Collectivement, le 15 du Conseil utilisent ce forum pour couvrir ceux de leur camp qui se sont mis en position d’agresseur, pour punir les protagonistes d’en face (qui les sanctionneront à leur tour)… et pour bloquer toute tentative de résolution des conflits. Même la pandémie qui a ravagé tous les pays dans une simultanéité sans précédent, n’a pas vu ces garants de la bonne marche du monde se réunir, encore moins décider une trêve des combats. C’est ainsi qu’on a abandonné aux armes de leurs assaillants des populations déjà victimes du virus. Pire, encore, de nouveaux conflits ont éclaté. Citons seulement l’Arménie/Azerbaïdjan, les zones kurdes de Syrie, la Libye envahie de l’extérieur, l’Ethiopie, le grignotage du Donbass qui a repris en Ukraine et les opérations au Sahel qui se sont étendues à de nouveaux pays, en se rapprochant du littoral du Golfe de Guinée, La note à payer (par les populations) pour toutes ces défaillances du système multilatéral est simplement effroyable.

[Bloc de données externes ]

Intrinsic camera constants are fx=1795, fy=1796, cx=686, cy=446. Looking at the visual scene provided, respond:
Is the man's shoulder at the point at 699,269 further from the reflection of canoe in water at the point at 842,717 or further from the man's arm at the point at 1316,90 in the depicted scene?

On a aujourd’hui l’impression que le seul et dernier membre du Conseil de Sécurité serait … le secrétaire général de l’Organisation. Profond et pathétique, le plaidoyer d’Antonio Gutterres pour un retour au mode multilatéral, pour la préservation de la paix et de la stabilité, mais aussi pour soigner la détresse humanitaire de centaines de millions de gens, n’est guère repris dans les médias : ce ne serait rien d’autre que le blabla bien pensant habituel. Au Conseil, se succèdent les empoignades et les coalitions agressives. A l’idéal humaniste et pacifique des pères fondateurs de 1945 fait suite une machinerie à régler des comptes, parfois même à légitimer des machines de guerre. Ce blog tient des exemples précis à votre disposition. Mais, encore une fois, qui se soucie de ce que des Etats-vampires aient vider l’Organisation des Nations Unies de son sang ? Avons nous vu des foules à Paris, Pékin, Moscou ou New York manifester pour la Paix ? Avons nous vu des partis politiques inscrire le mot  »Pax » dans leurs priorités programmatiques ? N’entendons-nous pas d’innombrables voix bien intentionnées appeler à des jours nouveaux, climatiques, écologiques, éducatifs, sanitaires, de justice sociale, de développement, etc., sans trop réaliser que, sans la paix – et la stabilité corollaire -, rien de tout cela ne pourra se faire, même pour quelques » happy few ».